Abstracts

ICTAL SPECT-PET SUBTRACTION IN THE PRESURGICAL EPILEPSY EVALUATION

Abstract number : 1.121
Submission category :
Year : 2005
Submission ID : 5173
Source : www.aesnet.org
Presentation date : 12/3/2005 12:00:00 AM
Published date : Dec 2, 2005, 06:00 AM

Authors :
1Robert Knowlton, 1Jennifer Howell, 2Ojha Buddhiwardhan, 1Nita Limdi, 1R. Edward Faught, and 3Jorge Burneo

Subtraction techniques that use an interictal SPECT have improved sensitivity and specificity over ictal scans alone in localizing partial epilepsy for surgical treatment. In part this increase in sensitivity is related to increasing the magnitude of change due to epilepsy associated relative decreases in regional cerebral blood flow (rCBF) in the interictal state.
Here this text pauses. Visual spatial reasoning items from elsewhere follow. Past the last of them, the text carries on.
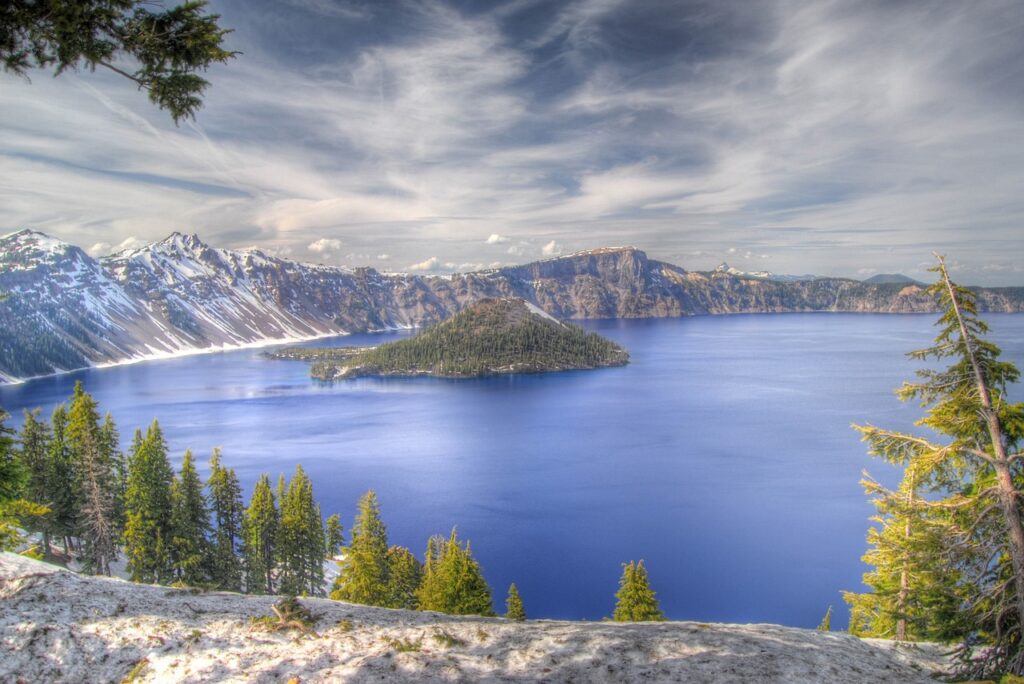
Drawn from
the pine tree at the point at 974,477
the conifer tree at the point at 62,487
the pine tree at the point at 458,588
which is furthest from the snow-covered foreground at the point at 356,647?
the conifer tree at the point at 62,487

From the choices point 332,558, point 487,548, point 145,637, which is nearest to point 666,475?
point 487,548

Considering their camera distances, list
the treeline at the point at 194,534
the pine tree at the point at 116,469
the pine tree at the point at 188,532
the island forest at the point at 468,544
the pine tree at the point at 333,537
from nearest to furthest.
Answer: the island forest at the point at 468,544 → the treeline at the point at 194,534 → the pine tree at the point at 188,532 → the pine tree at the point at 116,469 → the pine tree at the point at 333,537

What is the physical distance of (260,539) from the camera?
43469mm

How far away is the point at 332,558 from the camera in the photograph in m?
58.2

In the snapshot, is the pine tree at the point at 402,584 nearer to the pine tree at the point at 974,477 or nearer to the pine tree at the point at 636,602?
the pine tree at the point at 636,602

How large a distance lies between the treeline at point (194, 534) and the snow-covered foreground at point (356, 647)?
18.9m

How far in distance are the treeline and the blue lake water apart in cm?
1784

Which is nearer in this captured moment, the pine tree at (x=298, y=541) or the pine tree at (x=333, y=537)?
the pine tree at (x=298, y=541)

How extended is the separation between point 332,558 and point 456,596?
3430 centimetres

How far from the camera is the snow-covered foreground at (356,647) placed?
9.71 m

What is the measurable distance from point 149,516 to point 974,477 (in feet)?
138

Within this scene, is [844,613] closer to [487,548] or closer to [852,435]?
[487,548]

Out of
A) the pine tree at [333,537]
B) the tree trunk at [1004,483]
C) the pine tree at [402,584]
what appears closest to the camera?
the tree trunk at [1004,483]

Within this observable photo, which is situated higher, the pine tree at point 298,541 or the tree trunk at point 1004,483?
the tree trunk at point 1004,483
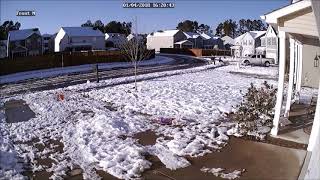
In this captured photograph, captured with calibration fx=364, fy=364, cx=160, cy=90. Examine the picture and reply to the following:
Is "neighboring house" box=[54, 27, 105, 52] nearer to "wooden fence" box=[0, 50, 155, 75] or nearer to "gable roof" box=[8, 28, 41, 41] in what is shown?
"gable roof" box=[8, 28, 41, 41]

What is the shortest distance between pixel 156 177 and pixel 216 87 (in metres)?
15.0

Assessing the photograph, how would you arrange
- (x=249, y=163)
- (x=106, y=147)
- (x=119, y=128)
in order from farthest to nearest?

Because metabolism is decreased more often and to a greater degree than rCBF, we investigated whether subtracting and interictal FDG-PET would increase the sensitivity for a localizing scan compared to ictal-interictal SPECT subtraction. Twenty-four patients who had ictal SPECT and FDG-PET scans as part of a larger prospective presurgical multimodality-imaging project were included in this preliminary observational study. Imaging techniques included:
1. High resolution MRI at either 1.5 or 3.0 T, using a standardized protocol optimized for extratemporal lobe epilepsy.
2. PET[ndash]5-10 mCi of FDG injected during the interictal state and scan performed on a high-resolution tomograph (FWHM=4-5 mm).
3. Ictal SPECT scans performed with HMPAO injections (within 30 s of seizure onset). Interictal injections were performed at least 24 hours before or after ictal injections.
4. Image registration, pixel intensity normalization, and image subtraction were performed in the Analyze[reg] Software environment on a Unix base workstation in identical fashion for both SPECT and PET subtraction. The mean age of patients was 28 years (range, 1-61 years; 9 females). Eleven patients had normal MRI (remaining had ambiguous, questionable, or nonlocalizing abnormalities). Epilepsy classification was: 15=extratemporal, 7=mesial-basal , and 2=lateral temporal. The sensitivity of detecting seizure associated rCBF increases for ictal-interictal SPECT subtraction was 8/21 (38%): 3=unifocal, 4=multifocal, and 1=lateralized. The sensitivity for ictal SPECT-PET subtraction was 20/24 (83%): 13=unifocal, 4=multifocal, 3=lateralized. Subtracting an interictal PET from an ictal SPECT scan may have a higher sensitivity for detecting a localizing rCBF than subtracting an interictal SPECT. Methodologically the technique novel and appealing, but further validation is warranted before consideration of clinical application.[figure1] (Supported by K23 NS02218, Robert Knowlton.)